━━ Provided data ━━
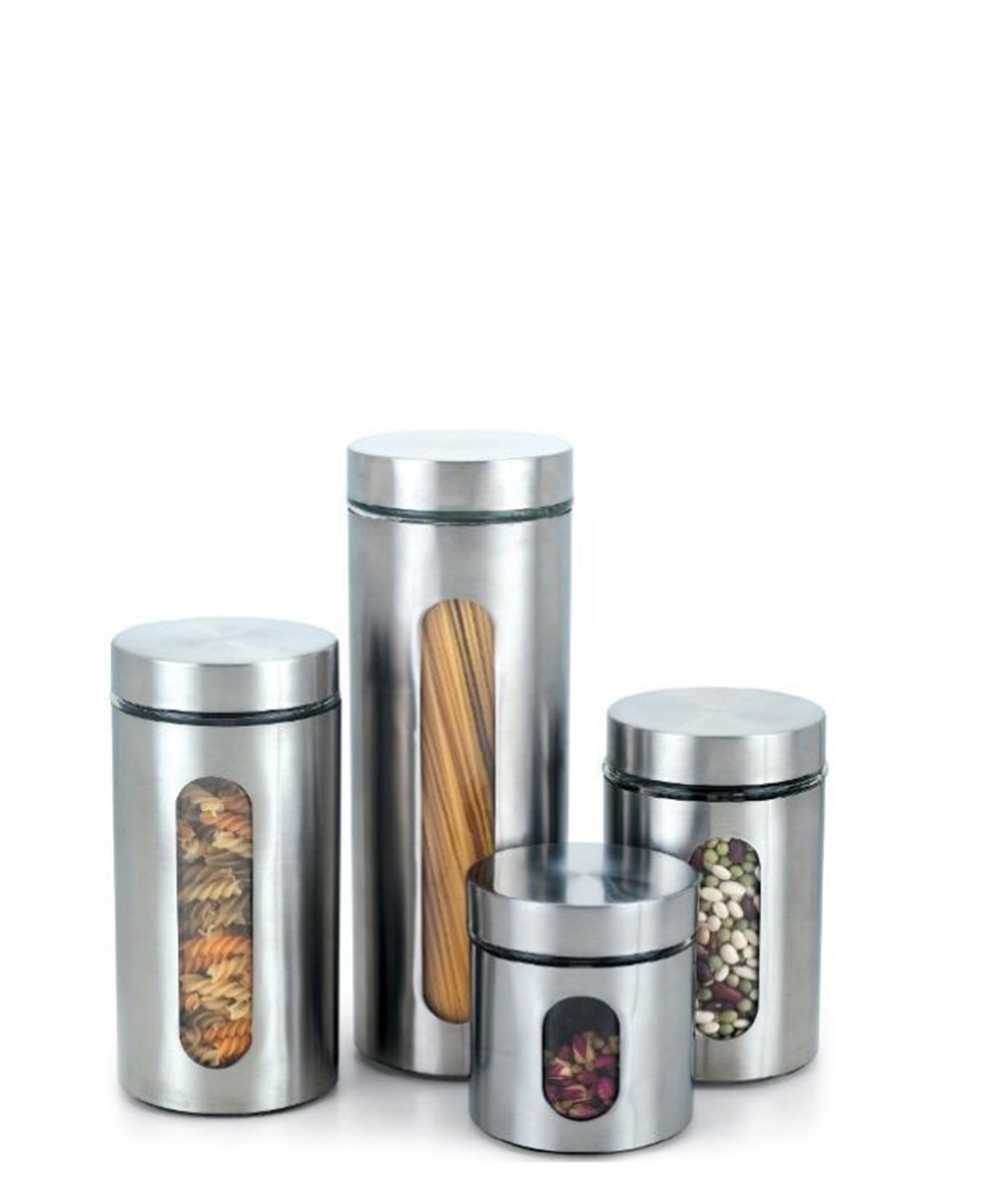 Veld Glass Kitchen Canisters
━━━
━━ Provided data ━━
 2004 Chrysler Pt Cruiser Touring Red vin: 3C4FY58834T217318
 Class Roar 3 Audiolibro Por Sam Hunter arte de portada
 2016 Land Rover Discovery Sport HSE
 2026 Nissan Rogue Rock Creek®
━━━
━━ Provided data ━━
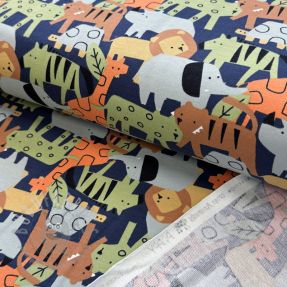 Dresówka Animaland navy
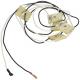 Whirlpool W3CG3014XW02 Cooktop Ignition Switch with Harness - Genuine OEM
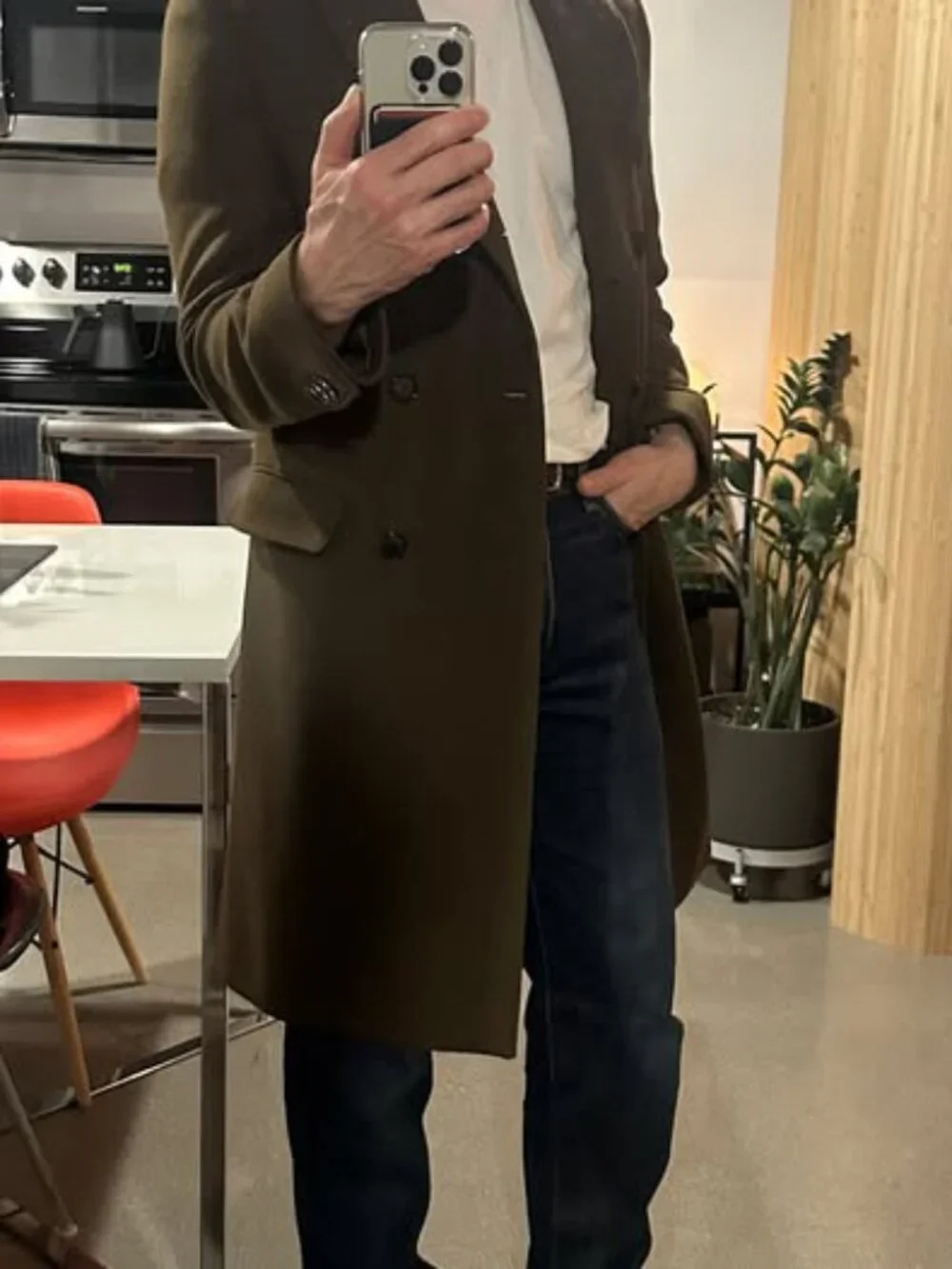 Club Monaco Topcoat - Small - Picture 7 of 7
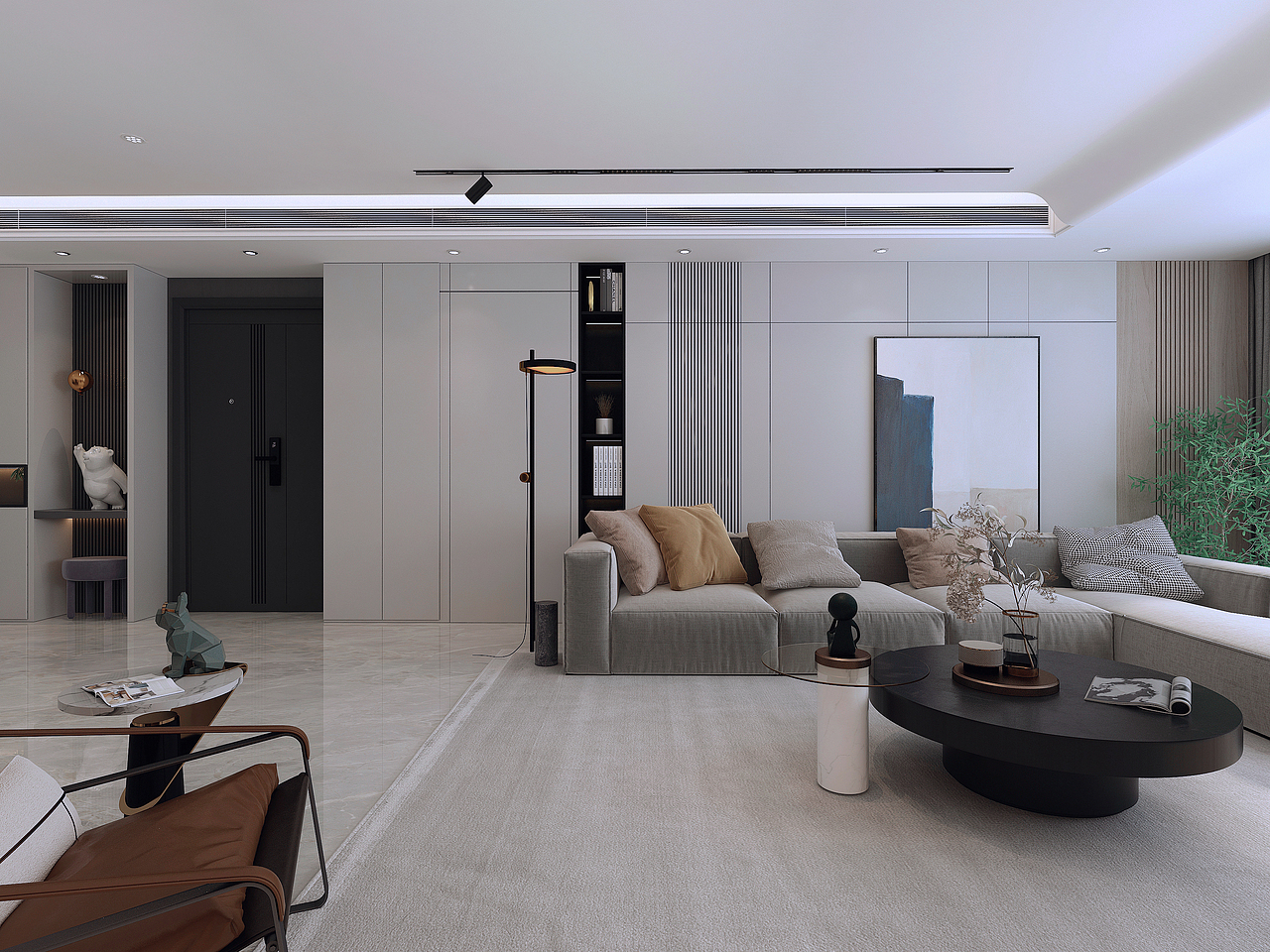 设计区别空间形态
━━━
**Exercise directions:**
Your answer must consist solely of the lines above between the line holding "2016 Land Rover Discovery Sport HSE" and the line holding "2026 Nissan Rogue Rock Creek®", inclusive, copied exactly.

**Written answer:**
 2016 Land Rover Discovery Sport HSE
 2026 Nissan Rogue Rock Creek®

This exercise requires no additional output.